Володя, освободившись от многотонного груза, поднялся и стал смущенно отряхиваться. Никто вроде бы не пострадал. Водитель грузовика, матюкнув напоследок Аню, захлопнул дверь кабины. На дороге позади скопилось несколько машин. Чтобы дать им проехать, Володя взял под руку все еще не вполне пришедшую в себя Аню и увел ее на асфальтированный для пешеходов участок заснеженного газона между полосами дороги.


Они стояли друг напротив друга в свете фонаря. Им что-то говорили люди, сбежавшиеся к месту происшествия. Толстая тетенька, поругивая Аню, заботливо отряхивала от снега то ее, то Кораблева. Гриневич с Аниным портфелем в руке тряс Володину руку. Но все это было в другой реальности. Аня и Володя снова смотрели друг на друга. Смотрели и молчали.

Володя снял перчатку, взял Анину руку в свою и легко сжал ее. Какого цвета ее глаза? Карие? Темно-серые? Отцовский бинокль тогда не открыл этой тайны. А теперь желтый свет фонаря искажал цвета. Володя отпустил ее пальцы, отвернулся и шагнул на дорогу.

Аня следила за его удаляющейся фигурой. Женя, взяв ее под локоть, сказал: «Пошли». Но вместо этого Аня, чуть подавшись вперед, стала падать на землю. Гриневич неловко вывернул ей руку в попытке смягчить это падение.

Володя услышал позади себя новую волну голосов. Он обернулся и бросился к Ане, снова чуть не попав под машину, едущую теперь уже с другой стороны. Подняв Аню на руки, он перенес ее через дорогу. Следом семенил перепуганный Гриневич. Володя положил Аню на скамейку под навесом остановки, под причитания какой-то бабушки расстегнул верхнюю пуговицу Аниного пальто и нащупал пальцами на ее шее сонную артерию.

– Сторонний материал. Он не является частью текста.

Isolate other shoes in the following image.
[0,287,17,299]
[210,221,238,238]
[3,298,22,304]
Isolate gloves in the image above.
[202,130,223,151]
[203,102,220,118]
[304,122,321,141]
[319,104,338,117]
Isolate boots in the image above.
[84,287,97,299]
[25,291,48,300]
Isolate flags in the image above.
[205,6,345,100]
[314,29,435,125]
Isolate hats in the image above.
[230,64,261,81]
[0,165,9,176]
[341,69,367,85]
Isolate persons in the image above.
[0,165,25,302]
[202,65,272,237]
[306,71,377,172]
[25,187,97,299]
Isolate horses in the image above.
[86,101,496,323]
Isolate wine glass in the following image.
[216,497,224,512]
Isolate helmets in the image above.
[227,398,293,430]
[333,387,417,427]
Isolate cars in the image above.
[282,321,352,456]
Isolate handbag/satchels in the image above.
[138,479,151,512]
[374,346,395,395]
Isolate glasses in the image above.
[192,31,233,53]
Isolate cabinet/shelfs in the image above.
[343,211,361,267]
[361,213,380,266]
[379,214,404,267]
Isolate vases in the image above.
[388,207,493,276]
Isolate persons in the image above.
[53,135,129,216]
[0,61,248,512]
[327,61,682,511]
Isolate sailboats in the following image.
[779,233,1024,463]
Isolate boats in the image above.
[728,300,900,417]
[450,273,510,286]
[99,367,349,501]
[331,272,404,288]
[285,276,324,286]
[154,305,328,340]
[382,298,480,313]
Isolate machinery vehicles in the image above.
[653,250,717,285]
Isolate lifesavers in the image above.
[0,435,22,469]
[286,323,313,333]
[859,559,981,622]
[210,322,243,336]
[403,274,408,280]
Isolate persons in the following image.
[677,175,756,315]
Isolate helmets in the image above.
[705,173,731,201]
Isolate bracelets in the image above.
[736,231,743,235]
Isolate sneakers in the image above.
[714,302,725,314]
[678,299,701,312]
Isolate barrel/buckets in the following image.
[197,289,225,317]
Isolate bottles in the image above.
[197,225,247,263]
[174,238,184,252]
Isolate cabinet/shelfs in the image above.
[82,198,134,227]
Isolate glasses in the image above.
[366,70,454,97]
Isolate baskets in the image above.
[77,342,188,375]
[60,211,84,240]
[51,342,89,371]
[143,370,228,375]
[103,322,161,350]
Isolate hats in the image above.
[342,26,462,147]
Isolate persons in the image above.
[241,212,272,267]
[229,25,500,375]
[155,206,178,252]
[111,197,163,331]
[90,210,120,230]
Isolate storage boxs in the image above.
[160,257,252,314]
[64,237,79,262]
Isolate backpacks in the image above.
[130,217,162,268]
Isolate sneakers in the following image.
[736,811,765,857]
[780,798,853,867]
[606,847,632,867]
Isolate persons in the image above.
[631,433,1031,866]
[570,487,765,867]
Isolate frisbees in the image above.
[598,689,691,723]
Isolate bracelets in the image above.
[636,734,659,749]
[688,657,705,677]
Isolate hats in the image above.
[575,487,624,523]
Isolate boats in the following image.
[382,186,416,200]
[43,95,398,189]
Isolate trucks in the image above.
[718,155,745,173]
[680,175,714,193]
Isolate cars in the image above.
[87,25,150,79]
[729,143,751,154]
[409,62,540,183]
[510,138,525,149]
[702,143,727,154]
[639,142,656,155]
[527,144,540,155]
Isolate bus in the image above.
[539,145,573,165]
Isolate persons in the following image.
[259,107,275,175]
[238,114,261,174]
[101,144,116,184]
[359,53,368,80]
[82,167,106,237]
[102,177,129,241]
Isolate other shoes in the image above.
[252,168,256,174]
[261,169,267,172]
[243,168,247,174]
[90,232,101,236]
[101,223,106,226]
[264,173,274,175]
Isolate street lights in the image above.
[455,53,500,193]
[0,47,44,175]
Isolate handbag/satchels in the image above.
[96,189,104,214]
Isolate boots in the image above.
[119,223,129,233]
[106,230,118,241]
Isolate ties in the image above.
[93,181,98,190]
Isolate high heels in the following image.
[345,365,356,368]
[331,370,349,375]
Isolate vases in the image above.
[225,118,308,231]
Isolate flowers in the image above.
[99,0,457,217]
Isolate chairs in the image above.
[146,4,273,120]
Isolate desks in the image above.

– Что с ней? Может скорую вызвать? – спросил сам уже едва живой Гриневич.

– Обморок, – ответил Володя и убрал руку. – Приложите ей снег к вискам, – добавил он, отстраняясь от Ани.

– Испугалась, родненькая! Ничего… Цела. Ничего, – приговаривала взявшаяся ассистировать переполошенная бабушка, то похлопывая Аню по щекам, то пытаясь расстегнуть ей еще одну пуговицу своими костлявыми пальцами.

Гриневич схватил Володю за рукав.

– Слушай, Кораблев, не уходи!

– Не могу, Жень, прости.

Володя, в последний раз взглянув на бледную Аню, спешно зашагал в темноту переулка. Этим вечером он ехал к Громову за сборником задач по химии. Но теперь, вместо того, чтобы зайти к другу, Володя отправился пешком обратно домой. Всю дорогу он будто чувствовал в своей руке то чуть подрагивающие пальцы Голицыной, то ее тонкую теплую шею. На щеке и на лбу словно разливалось какое-то сладкое онемение – там, где она касалась его, стараясь защитить. Перед глазами Володи стояло такое близкое, прекрасное, испуганное ее лицо.